Texte à lire =>

--

Pour un Pacte fiscal
par Cyril Benjamin CASTRO
Chef d’entreprise et Professeur
Décembre 2012
Depuis plusieurs années, en France et en Europe, le sentiment anti-impôts se développe et s’accentue, c’est un fait, depuis 6 mois. Un véritable sentiment d’insécurité fiscale pourrait-on même dire ! A quelques contre exemples près et de moins en moins nombreux (fiers de payer leur tribut au pays), chaque famille, chaque groupe, chaque corporation connaît cela.
Sentiment anti-impôts ou Réalité ?
Est-ce un sentiment de frustration qui s’ajoute au sentiment pour certains de la perte de repères familiaux (recomposition, mariage pour tous, place du père), sociologiques (évolutions socio-professionnelles instables et incertaines, besoin d’instaurer des règles de plus en plus restrictives), ethniques (immigration, concentration, montée voire dérive des communautarismes), moraux (perte d’exemplarité, corruption somme toute marginale mais de plus en plus mise en évidence, laxisme supposé de la justice alors que nos prisons n’ont jamais été aussi pleines), humains et écologiques (place de l’Homme dans la Société, la production, la communication, la consommation, le réchauffement climatique inquiétant, la pollution multi-formes) ?
Est-ce un sentiment qui s’additionne à l’échec de l’Europe à proposer un Avenir d’union, de solidarité, de croissance durable, d’apaisement général, de protection ?
Ce sentiment s’ajoute-t-il à l’impuissance plus globale face à une mondialisation qui rééquilibre – lentement et inégalement dans les faits- l’économie mondiale ?
Ou bien ce sentiment repose-t-il sur des données tangibles et profondes ?
Concrètement c’est une réalité à triple entrées qui explique la frustration, l’étouffement puis la colère vis-à-vis des impôts, taxes et charges qui accompagnent les programmes économiques de tous les politiques de toute tendance, qui nous sont présentés depuis 5 ans (aux présidentielles françaises de 2012, aucun candidat n’a formellement soutenu la baisse des impôts), inversant une action décennale (1998-2008) unanime.
La première entrée ou évidence est que le niveau de ponction a atteint un climax général, avec plus de 56 % de prélèvements obligatoires à redistribuer (vers où ? qui se prononce réellement ?). Ceci est le reflet de 5 facteurs qui se sont justifiés un à un, mais qu’il convient à ce stade de regarder dans leur ensemble avec objectivité :
1) Hausse des taux globaux de prélèvements (IR, ISF, TVA, CSG, déplafonnement,…)
2) Suppression des « niches », qui allégeaient la facture fiscale individuelle avec des résultats macro-économiques plus ou moins probants. Certains « malins » en profitaient légalement. Le discount, comme pendant les soldes, réjouissaient dans un premier temps du moins ceux qui en bénéficiaient. Le marketing politique, parfois clientéliste, faisait alors merveilles : « J’ai 50% d’impôts en moins en investissant 2, 3, ou 4 fois le montant de mon impôt initial, avec des risques et un pouvoir d’achat immédiat réel amputé d’autant pendant 5, 8, 10 ans ! Mais je suis content !… »

--

[Extraits de données de questions spatiales]

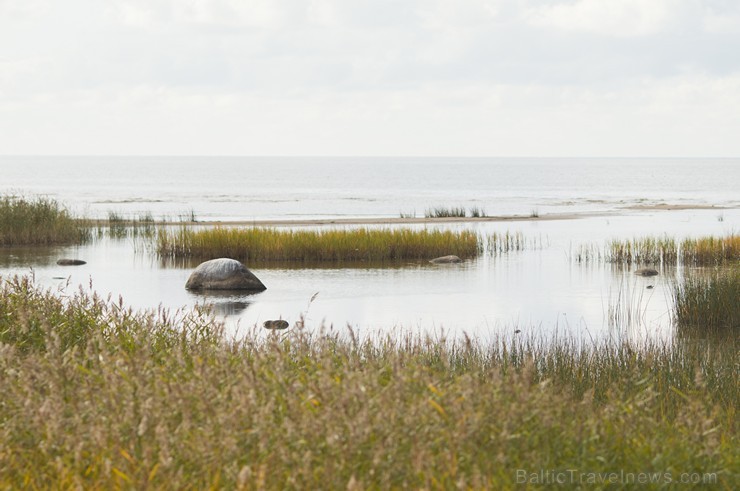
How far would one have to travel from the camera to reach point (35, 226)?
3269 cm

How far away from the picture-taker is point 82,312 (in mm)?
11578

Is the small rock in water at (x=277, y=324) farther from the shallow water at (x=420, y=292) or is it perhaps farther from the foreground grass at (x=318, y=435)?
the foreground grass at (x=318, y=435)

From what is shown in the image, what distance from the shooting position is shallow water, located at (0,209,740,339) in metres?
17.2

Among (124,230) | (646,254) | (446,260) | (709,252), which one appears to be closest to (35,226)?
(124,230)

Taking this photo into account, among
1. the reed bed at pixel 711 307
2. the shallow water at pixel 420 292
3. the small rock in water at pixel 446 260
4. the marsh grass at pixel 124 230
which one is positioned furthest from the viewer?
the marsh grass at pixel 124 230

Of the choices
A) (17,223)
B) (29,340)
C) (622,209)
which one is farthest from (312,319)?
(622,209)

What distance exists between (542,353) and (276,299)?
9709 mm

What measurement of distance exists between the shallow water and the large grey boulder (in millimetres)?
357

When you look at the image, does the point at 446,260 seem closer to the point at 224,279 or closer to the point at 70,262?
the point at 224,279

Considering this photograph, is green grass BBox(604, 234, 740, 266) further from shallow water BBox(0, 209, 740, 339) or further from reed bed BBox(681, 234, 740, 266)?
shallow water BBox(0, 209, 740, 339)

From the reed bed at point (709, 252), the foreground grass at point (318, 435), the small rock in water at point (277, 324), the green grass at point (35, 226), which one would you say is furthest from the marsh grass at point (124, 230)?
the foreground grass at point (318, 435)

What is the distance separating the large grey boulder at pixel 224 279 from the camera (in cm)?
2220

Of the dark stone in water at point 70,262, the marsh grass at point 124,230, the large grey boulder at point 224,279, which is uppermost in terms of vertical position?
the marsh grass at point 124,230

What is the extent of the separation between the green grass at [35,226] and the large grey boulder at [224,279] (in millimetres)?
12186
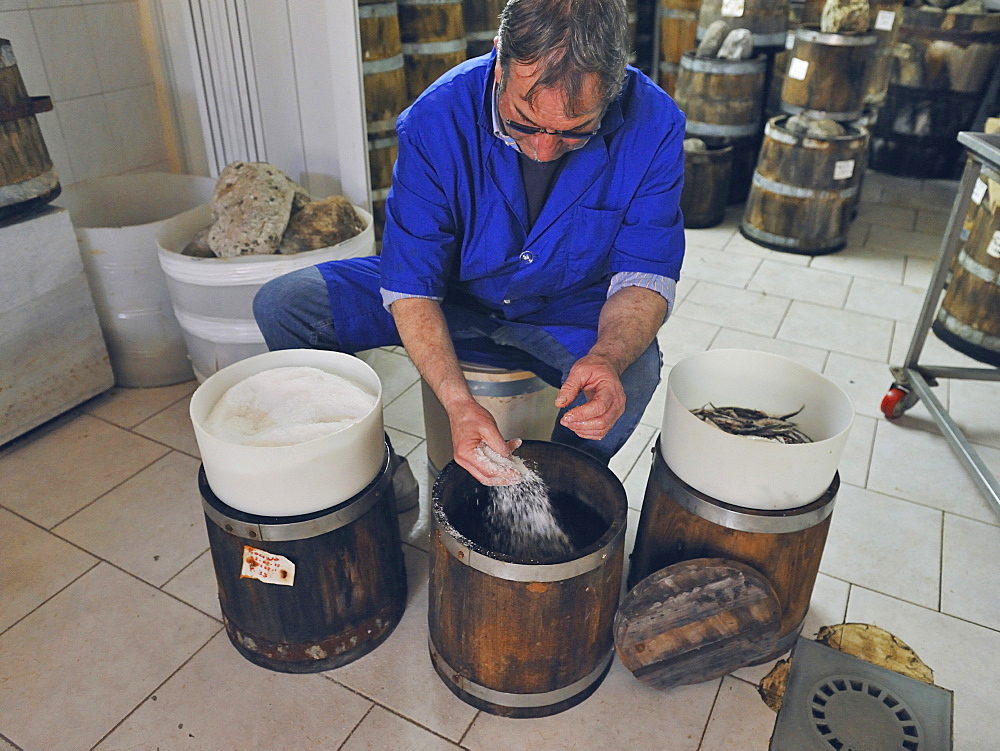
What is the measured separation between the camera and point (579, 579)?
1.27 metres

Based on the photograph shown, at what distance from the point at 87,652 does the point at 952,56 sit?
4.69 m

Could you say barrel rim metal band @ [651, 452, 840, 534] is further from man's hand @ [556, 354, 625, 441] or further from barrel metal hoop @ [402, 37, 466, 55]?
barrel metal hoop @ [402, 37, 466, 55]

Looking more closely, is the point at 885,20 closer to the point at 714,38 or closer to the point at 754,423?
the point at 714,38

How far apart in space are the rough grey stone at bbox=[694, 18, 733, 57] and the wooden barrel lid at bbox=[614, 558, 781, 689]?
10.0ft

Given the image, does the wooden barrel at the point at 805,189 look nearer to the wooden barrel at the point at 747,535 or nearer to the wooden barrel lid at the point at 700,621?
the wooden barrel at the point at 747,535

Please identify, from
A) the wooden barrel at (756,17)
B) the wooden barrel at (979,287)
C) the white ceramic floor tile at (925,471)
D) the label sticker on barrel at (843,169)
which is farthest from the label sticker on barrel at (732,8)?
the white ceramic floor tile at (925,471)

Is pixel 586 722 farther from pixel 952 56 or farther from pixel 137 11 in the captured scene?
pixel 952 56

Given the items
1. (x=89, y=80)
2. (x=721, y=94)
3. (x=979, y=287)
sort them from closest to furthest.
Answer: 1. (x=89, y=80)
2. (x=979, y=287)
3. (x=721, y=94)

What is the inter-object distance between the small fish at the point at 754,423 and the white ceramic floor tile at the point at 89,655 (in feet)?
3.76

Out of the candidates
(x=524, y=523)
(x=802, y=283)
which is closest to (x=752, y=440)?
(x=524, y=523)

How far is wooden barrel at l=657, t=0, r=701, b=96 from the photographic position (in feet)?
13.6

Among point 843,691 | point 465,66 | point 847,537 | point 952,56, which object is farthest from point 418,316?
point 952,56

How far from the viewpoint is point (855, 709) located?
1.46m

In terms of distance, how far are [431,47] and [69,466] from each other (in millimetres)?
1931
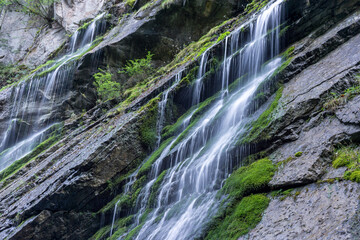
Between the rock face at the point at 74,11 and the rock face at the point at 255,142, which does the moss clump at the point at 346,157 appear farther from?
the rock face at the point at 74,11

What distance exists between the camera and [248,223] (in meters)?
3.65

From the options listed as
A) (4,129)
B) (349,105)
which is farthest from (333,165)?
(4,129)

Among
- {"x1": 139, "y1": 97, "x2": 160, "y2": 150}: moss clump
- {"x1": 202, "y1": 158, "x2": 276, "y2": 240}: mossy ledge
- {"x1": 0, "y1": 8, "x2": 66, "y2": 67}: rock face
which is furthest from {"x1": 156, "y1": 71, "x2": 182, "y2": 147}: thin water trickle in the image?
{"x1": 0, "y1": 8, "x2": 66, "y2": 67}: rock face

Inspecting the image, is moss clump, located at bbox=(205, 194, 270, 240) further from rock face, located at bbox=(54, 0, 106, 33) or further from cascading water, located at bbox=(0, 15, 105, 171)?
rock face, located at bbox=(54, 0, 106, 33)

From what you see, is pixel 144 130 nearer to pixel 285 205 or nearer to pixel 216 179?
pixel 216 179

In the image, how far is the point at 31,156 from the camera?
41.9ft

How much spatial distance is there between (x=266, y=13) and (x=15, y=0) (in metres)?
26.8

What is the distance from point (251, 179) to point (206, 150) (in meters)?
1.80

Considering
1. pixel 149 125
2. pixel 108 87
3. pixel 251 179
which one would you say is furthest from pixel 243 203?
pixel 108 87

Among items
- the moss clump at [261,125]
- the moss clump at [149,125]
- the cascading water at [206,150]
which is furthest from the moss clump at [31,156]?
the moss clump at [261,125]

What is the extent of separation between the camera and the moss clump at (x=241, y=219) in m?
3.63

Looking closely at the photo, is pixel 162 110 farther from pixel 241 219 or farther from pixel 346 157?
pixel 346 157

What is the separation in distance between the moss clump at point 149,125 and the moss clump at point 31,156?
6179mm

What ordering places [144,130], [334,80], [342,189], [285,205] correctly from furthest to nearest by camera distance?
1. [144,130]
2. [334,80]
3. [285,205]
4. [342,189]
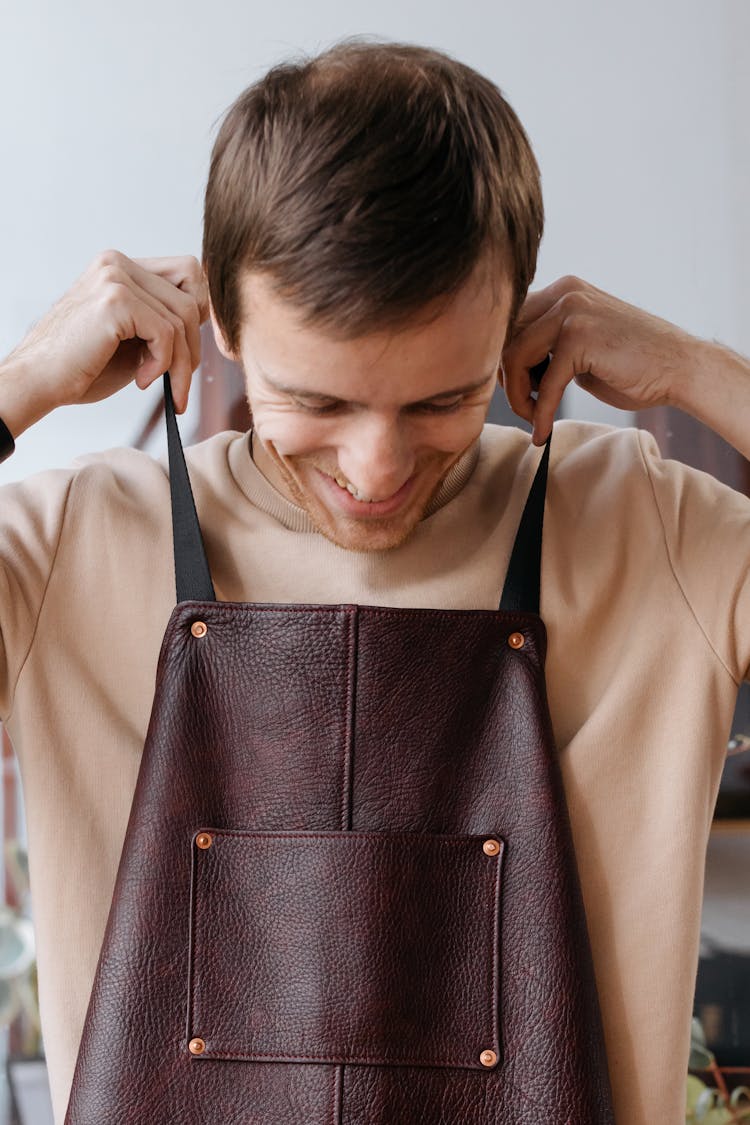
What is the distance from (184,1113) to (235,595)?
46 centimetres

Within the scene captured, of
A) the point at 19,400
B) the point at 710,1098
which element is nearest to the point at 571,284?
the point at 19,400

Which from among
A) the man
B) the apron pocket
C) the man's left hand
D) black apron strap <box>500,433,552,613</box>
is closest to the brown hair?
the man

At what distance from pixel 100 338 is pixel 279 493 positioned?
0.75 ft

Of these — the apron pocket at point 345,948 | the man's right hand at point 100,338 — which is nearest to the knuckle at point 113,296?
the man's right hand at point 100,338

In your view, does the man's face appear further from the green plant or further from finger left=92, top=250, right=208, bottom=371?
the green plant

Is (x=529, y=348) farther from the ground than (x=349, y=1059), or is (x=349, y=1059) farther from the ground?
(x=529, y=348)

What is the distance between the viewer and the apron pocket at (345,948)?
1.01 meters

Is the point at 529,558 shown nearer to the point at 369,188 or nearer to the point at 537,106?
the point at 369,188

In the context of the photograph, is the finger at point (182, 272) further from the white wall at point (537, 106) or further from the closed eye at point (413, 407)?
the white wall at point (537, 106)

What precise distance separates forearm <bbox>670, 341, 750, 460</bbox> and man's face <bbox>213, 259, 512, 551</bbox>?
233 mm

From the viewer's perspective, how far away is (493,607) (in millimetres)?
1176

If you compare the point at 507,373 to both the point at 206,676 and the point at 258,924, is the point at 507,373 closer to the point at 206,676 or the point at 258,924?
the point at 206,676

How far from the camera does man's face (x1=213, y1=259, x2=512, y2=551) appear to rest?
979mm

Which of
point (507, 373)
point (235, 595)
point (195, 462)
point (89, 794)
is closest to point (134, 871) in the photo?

--

Consigne => Pouvez-vous réécrire plus brièvement le paragraphe du texte sur le pacte fiscal qui commence par « Depuis plusieurs années », en conservant ses faits principaux ?

Résultat => Depuis plusieurs années, en France comme en Europe, le sentiment anti-impôts progresse. Il s'accentue depuis 6 mois, au point de ressembler à une véritable insécurité fiscale. À de rares exceptions près, de moins en moins nombreuses, chaque famille, chaque groupe et chaque corporation le ressent.